#### Data provided ####

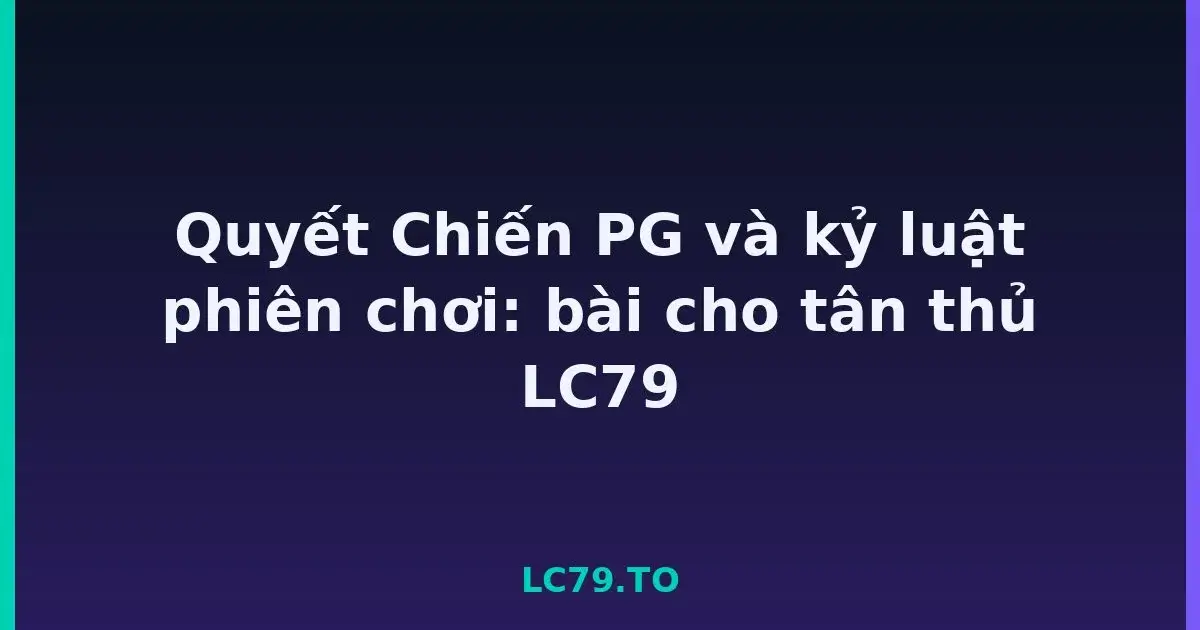 Quyết Chiến PG và kỷ luật phiên chơi: bài cho tân thủ LC79 LC79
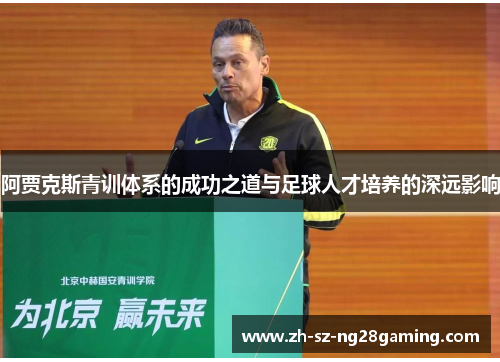 阿贾克斯青训体系的成功之道与足球人才培养的深远影响 阿贾克斯青训体系的成功之道与足球人才培养的深远影响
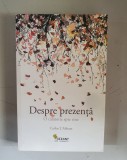 Despre prezenta. O Calatorie spre sine - Carlos L&rsquo;Abbate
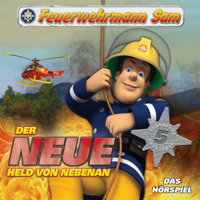 Feuerwehrmann Sam - Folgen 1-5: Der Neue Held Von Nebenan artwork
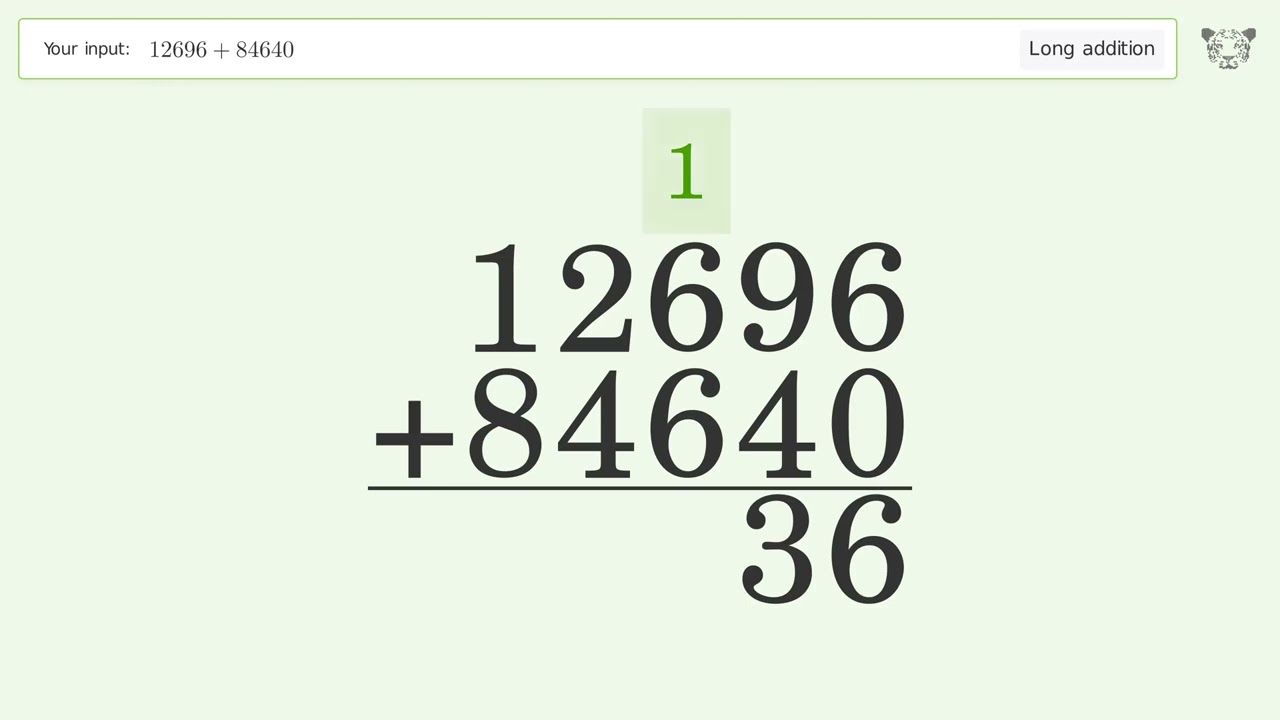Long Addition Problem 12696+84640: Step-by-Step Video Solution | Tiger Algebra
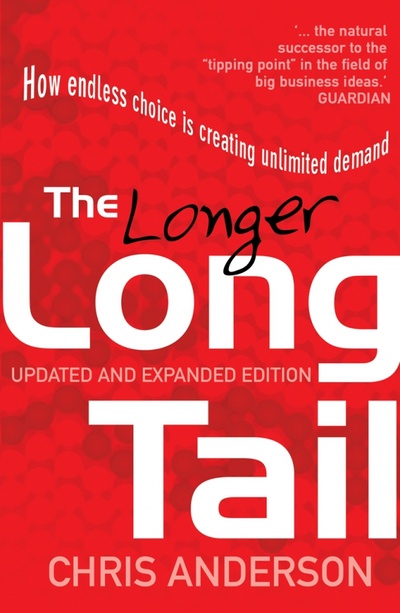 Книга: The Long Tail. How Endless Choice is Creating Unlimited Demand (Anderson Chris) ; Random House Business, 2009 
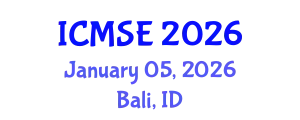 International Conference on Materials Science and Engineering (ICMSE) January 05, 2026 - Bali, Indonesia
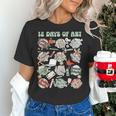 12 Days Of Art Teacher Christmas Artists Painter Educational Women's T-Shirt, gift for family, gift for coworker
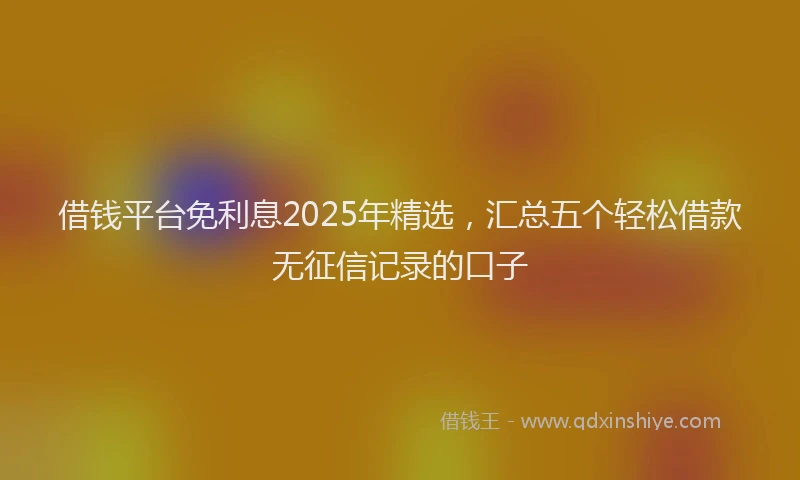 借钱平台免利息2025年精选，汇总五个轻松借款无征信记录的口子
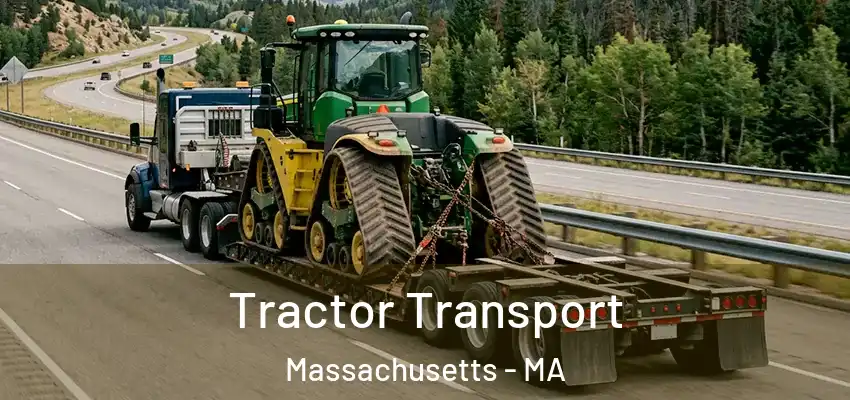  Tractor Transport Massachusetts - MA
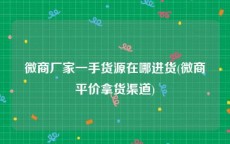 微商厂家一手货源在哪进货(微商平价拿货渠道)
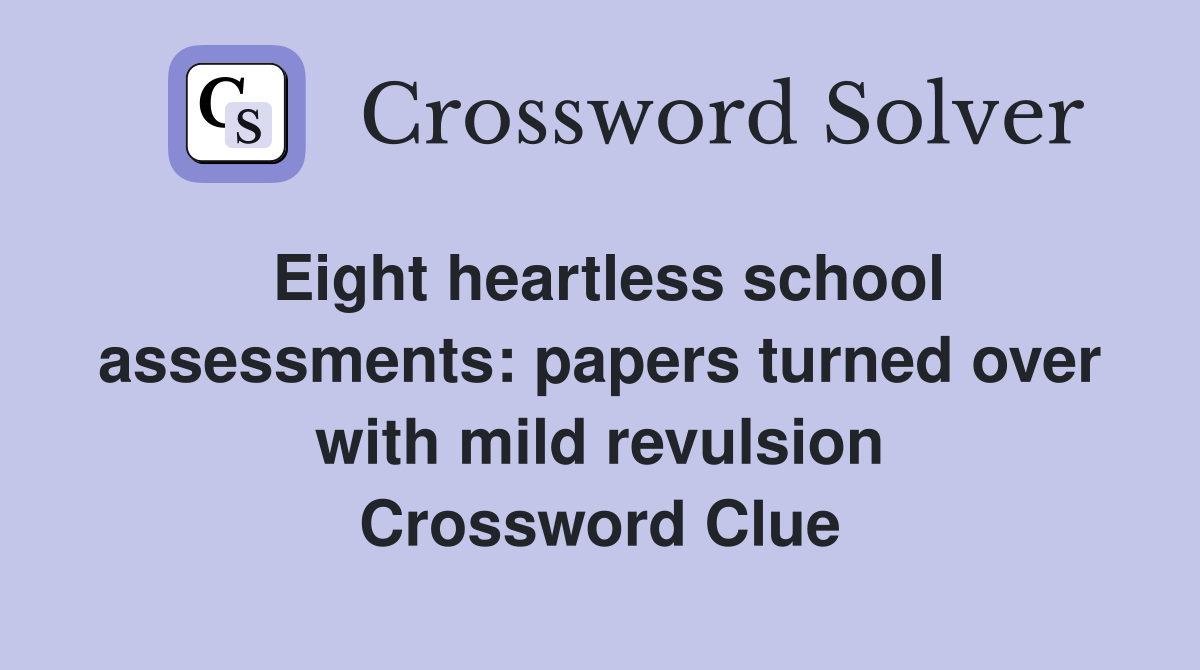 Eight heartless school assess­ments: papers turned over with mild revulsion Crossword Clue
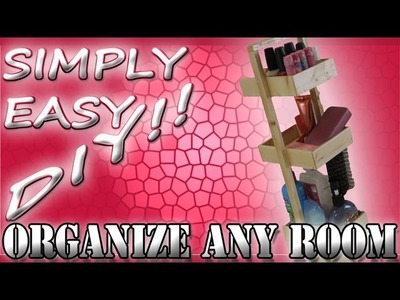 DIY Storage Caddy - Bathroom or Any Room Organization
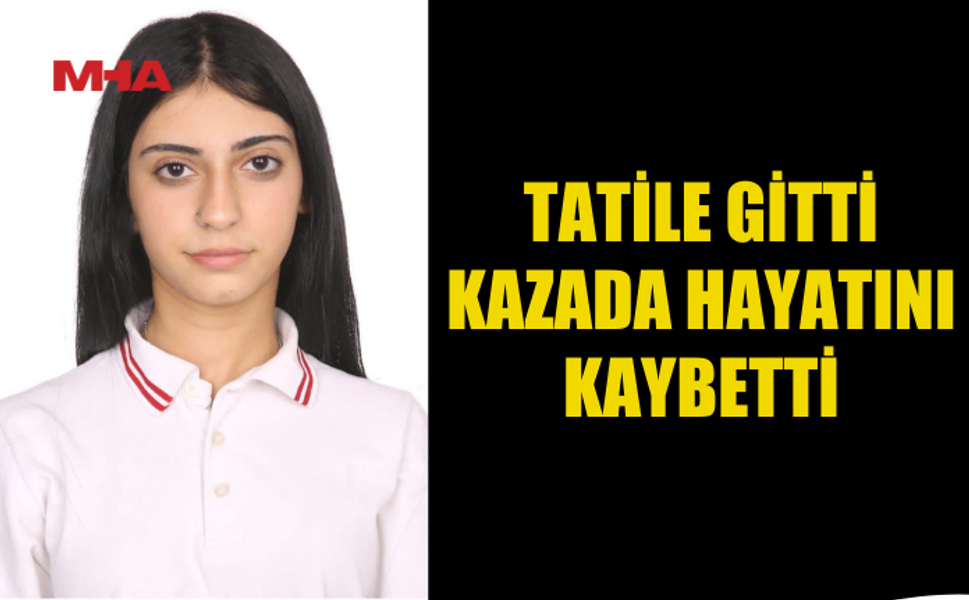 TATİLE GİTTİ KAZADA HAYATINI KAYBETTİ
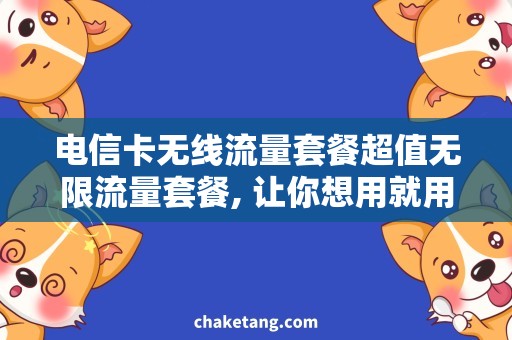 电信卡无线流量套餐超值无限流量套餐, 让你想用就用的流量神器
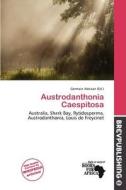 Austrodanthonia Caespitosa edito da Brev Publishing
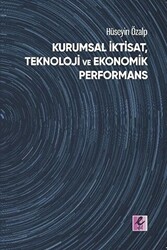 Kurumsal İktisat, Teknoloji ve Ekonomik Performans - 1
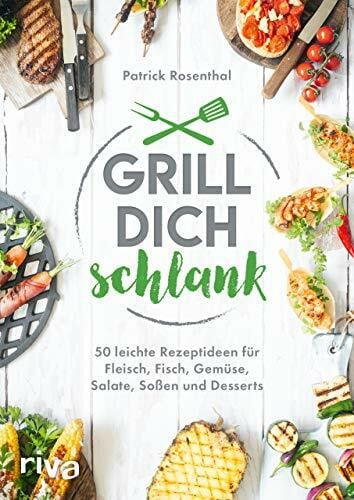 Rosenthal, Patrick Grill dich schlank: 50 leichte Rezeptideen für Fleisch, Fisch, Gemüse, Salate, Soßen und Desserts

####

#### [What you are asked to do]
Copy the line showing "Austrodanthonia Caespitosa edito" exactly, along with each line after it through the end of the material above. Pictures stay out.

#### [Expected answer]
 Austrodanthonia Caespitosa edito da Brev Publishing
 Kurumsal İktisat, Teknoloji ve Ekonomik Performans - 1
 Rosenthal, Patrick Grill dich schlank: 50 leichte Rezeptideen für Fleisch, Fisch, Gemüse, Salate, Soßen und Desserts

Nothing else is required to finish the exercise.